- AUSGANGSTEXT -
# # #
Dies ist ein in seiner Thematik einzigartiges Buch. Ich kenne kein anderes, zumindest kein deutschsprachiges, das Informatik-Management so behandelt, wie Dr. Karl-Rudolf Moll das tut. Wir haben viele Bücher über Projektmanagement, also darüber, wie man Software-Entwicklungen plant, kontrolliert, steuert. Aber Informatik-Management ist mehr, ist etwas anderes, nämlich: Wie organisiert und wie führt man die Einheiten eines Unternehmens, die seine elektronische Informationsverarbeitung besorgen? Natürlich gibt es betriebswirtschaftliche Lehrbücher, die Organisationsfragen behandeln, aber derart spezifisch auf die Informatik ausgerichtet und von konkreter Erfahrung geprägt wie dieses Buch können sie gar nicht sein. Denn Karl-Rudolf Moll hat darin seine Erfahrungen und Einsichten aus zwölf Jahren Tätigkeit bei der Bayerischen Hypotheken- und Wechsel-Bank AG in München zusammengefaßt. Er hat es sich abgerungen in der knappen Freizeit, die ihm sein Manager-Job als DV-Chef der Bank übriggelassen hat.

Daten und Informationen sind für Banken, ebenso wie für Versicherungen und Reiseveranstalter, der Grundstoff ihrer Geschäftstätigkeit. Für Unternehmen, die materielle Güter produzieren, ist die Informationsverarbeitung auch wichtig, abgestuft allerdings: für die Produktion von Autos mehr, von Stahl weniger. Derlei Unterschiede in der Rolle der Informatik beeinflussen natürlich das DV-Management und die Gestaltung der Systeme. Ein Konzern mit Produktionsstätten an verschiedenen Orten kann (und sollte) diese dezentral führen und mit verteilter Datenverarbeitung ausstatten. Eine Bank muß ihre Konten in einer zentralen Datenbank führen, es wäre absurd, in jeder Filiale eine eigene zu installieren. Auch eine Fluggesellschaft muß ihre Reservierungen an einer Stelle speichern, es gibt keine Kriterien, denen zufolge sie in der Welt sinnvoll verteilt werden könnten.

Schlagwörter wie Downsizing, Client/Server, Open Systems, Mainframe als aussterbender DV-Dinosaurier bestimmen die derzeitige Diskussion in der Fachwelt, jedenfalls wenn man einigen populären Zeitschriften folgt. Dabei wird allerdings oft wenig differenziert und manchmal das Kind mit dem Bade ausgeschüttet. Gewiß müßten viele Anwendungen nicht auf einem Großrechner laufen, sondern wären auf einem dezentral aufgestellten Unix-Rechner besser aufgehoben (aber wer betreibt ihn?). Und gewiß ist es oft sinnvoll, mit einer Client/Server-Architektur Rechnerleistungen direkt an den Arbeitsplatz zu bringen. Aber fast nie ist es vernünftig, eine (logisch einheitliche) Datenbank auf mehrere Rechner an verschiedenen Orten zu verteilen. Dagegen ist es für viele informationsverarbeitenden Unternehmen notwendig, ein großes Rechenzentrum (oder einige wenige) zu betreiben. Und das nicht, weil deren Informatik-Management im technischen Mittelalter verharrt, sondern weil es gute Gründe gibt:

  • Buchungen (auf Konten, von Flügen, in Hotels) brauchen eine zentrale Datenhaltung (letztlich kommt es auf ein einzelnes Bit an, und ein Bit kann man bekanntlich nicht (ver)teilen).
# # #
- AUFGABEN -
**A.** Wie viele Jahre Tätigkeit bei der Bayerischen Hypotheken- und Wechsel-Bank AG hat Karl-Rudolf Moll laut dem Text über Informatik-Management in seinem Buch zusammengefasst?
**B.** Zitieren Sie aus dem Text über Informatik-Management wörtlich den Abschnitt von „Daten und Informationen“ bis „verteilt werden könnten.“.
Das Material stammt aus einer anderen Quelle.

- Aufgaben zum visuell-räumlichen Denken -
# # #
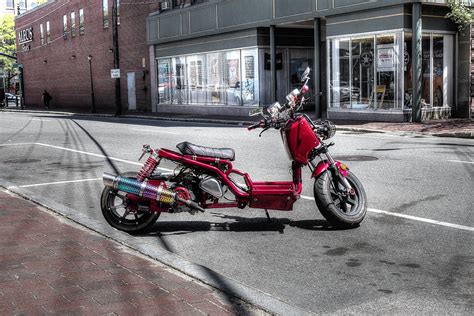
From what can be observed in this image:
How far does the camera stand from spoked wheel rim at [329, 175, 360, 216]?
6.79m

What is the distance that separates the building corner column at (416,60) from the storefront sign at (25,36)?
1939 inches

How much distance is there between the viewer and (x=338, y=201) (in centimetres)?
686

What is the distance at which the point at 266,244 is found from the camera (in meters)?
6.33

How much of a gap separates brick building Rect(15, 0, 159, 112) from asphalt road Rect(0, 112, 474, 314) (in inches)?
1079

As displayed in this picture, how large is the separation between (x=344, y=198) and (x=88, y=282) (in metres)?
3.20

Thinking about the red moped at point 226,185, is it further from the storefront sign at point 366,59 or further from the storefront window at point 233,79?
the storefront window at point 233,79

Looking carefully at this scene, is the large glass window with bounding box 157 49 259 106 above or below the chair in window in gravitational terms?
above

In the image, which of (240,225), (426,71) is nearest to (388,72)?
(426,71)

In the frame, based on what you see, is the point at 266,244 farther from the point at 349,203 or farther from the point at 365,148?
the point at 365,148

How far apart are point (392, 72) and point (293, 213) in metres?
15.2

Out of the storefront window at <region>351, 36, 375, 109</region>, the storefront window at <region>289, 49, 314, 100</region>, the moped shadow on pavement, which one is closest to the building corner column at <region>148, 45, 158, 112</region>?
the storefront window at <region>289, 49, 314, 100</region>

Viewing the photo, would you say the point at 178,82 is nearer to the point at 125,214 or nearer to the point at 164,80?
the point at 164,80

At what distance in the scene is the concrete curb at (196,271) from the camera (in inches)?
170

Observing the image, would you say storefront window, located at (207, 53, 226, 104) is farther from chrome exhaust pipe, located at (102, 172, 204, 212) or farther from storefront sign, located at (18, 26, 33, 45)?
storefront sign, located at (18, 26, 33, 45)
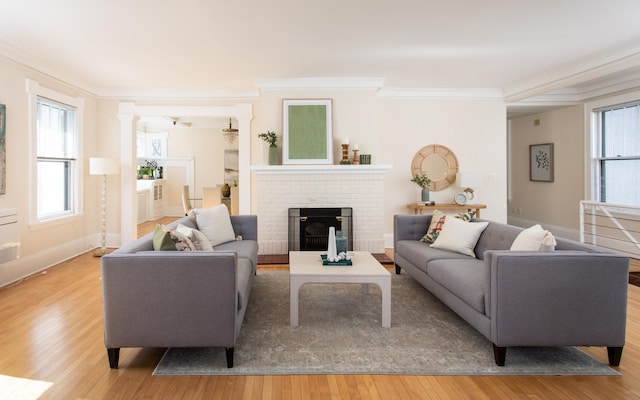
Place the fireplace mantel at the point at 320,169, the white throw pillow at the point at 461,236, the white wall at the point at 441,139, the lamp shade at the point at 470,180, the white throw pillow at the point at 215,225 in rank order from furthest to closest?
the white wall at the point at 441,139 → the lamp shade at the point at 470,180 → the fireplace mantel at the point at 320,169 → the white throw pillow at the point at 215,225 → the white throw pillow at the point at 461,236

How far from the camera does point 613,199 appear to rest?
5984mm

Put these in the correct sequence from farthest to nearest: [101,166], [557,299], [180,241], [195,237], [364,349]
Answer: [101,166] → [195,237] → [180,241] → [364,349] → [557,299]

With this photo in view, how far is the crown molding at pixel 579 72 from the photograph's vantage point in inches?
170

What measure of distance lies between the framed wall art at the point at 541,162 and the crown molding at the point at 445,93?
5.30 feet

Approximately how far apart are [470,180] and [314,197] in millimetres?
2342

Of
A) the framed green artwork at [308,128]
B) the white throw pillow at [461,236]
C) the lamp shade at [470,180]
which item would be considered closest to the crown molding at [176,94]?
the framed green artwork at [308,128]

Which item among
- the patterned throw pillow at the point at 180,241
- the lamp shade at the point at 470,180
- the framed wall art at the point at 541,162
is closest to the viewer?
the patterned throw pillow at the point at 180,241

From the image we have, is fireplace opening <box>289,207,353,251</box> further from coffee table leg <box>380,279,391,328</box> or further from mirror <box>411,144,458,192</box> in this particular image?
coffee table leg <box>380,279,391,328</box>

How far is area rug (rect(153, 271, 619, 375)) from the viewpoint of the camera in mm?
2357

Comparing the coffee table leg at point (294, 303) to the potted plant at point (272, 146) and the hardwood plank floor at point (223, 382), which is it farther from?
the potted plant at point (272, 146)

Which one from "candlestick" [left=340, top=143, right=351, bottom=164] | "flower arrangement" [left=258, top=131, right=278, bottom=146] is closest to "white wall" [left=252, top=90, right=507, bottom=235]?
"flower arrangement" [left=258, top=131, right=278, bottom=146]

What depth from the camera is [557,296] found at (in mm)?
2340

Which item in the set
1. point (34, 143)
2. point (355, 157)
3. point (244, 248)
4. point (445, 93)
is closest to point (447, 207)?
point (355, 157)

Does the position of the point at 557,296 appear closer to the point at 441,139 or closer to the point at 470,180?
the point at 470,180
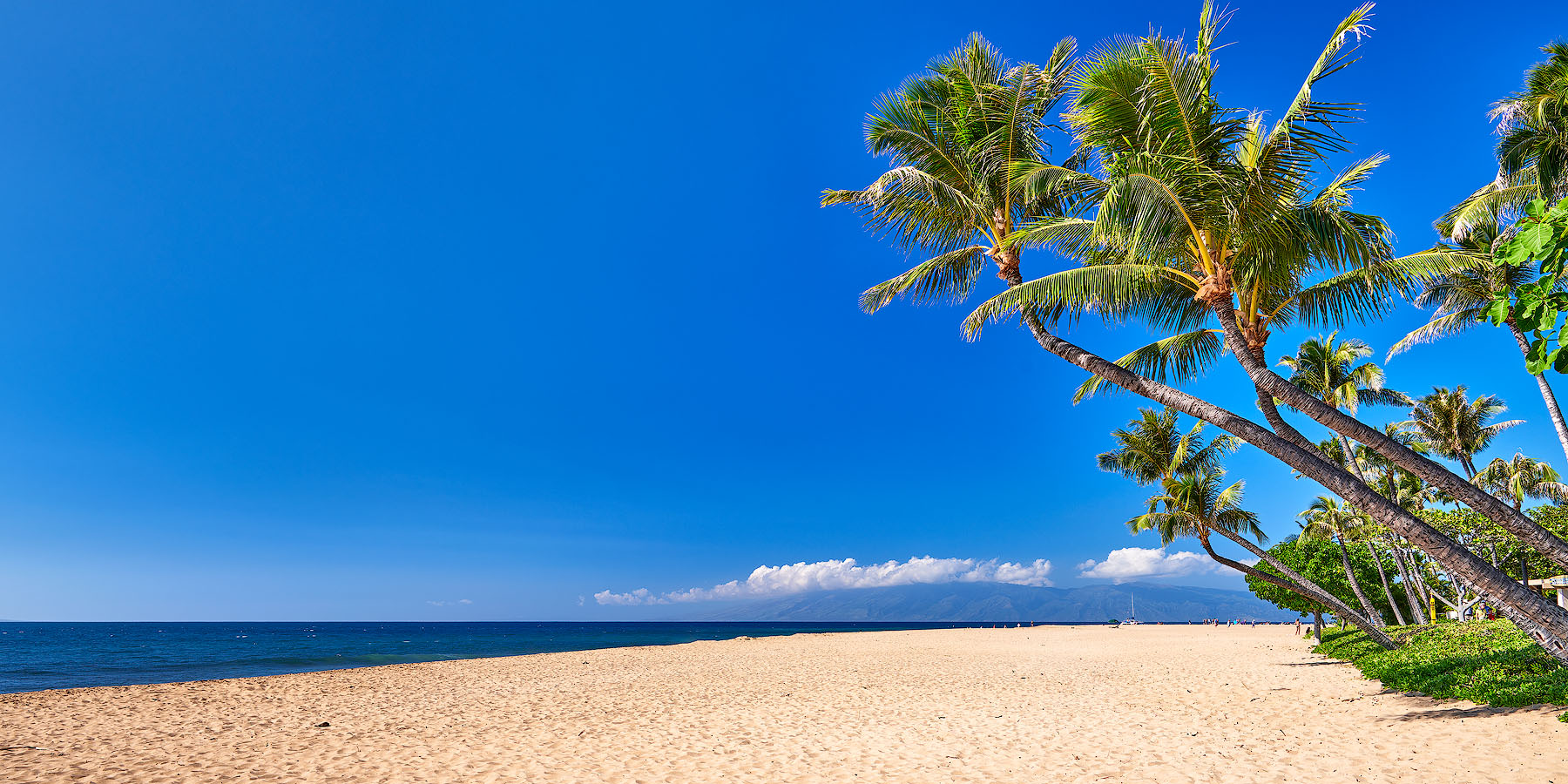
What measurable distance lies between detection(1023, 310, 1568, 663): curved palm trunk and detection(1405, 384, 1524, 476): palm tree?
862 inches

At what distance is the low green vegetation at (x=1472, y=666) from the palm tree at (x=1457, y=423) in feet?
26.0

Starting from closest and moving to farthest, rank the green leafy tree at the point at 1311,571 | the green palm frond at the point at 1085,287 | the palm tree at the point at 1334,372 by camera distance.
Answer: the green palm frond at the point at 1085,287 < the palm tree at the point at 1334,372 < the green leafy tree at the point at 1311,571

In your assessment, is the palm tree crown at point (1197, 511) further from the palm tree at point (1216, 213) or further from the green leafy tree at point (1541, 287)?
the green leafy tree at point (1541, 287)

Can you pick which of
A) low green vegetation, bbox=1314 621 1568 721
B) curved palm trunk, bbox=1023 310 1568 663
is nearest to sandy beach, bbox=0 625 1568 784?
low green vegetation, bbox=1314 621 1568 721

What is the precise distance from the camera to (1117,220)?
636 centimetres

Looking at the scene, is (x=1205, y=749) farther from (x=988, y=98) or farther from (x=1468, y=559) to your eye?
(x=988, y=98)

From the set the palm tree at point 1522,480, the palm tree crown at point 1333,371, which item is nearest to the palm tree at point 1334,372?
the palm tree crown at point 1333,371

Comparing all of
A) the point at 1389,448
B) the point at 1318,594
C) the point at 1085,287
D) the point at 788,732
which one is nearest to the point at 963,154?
# # #
- LÖSUNGEN -
**A.** Zwölf Jahre.

**B.**
Daten und Informationen sind für Banken, ebenso wie für Versicherungen und Reiseveranstalter, der Grundstoff ihrer Geschäftstätigkeit. Für Unternehmen, die materielle Güter produzieren, ist die Informationsverarbeitung auch wichtig, abgestuft allerdings: für die Produktion von Autos mehr, von Stahl weniger. Derlei Unterschiede in der Rolle der Informatik beeinflussen natürlich das DV-Management und die Gestaltung der Systeme. Ein Konzern mit Produktionsstätten an verschiedenen Orten kann (und sollte) diese dezentral führen und mit verteilter Datenverarbeitung ausstatten. Eine Bank muß ihre Konten in einer zentralen Datenbank führen, es wäre absurd, in jeder Filiale eine eigene zu installieren. Auch eine Fluggesellschaft muß ihre Reservierungen an einer Stelle speichern, es gibt keine Kriterien, denen zufolge sie in der Welt sinnvoll verteilt werden könnten.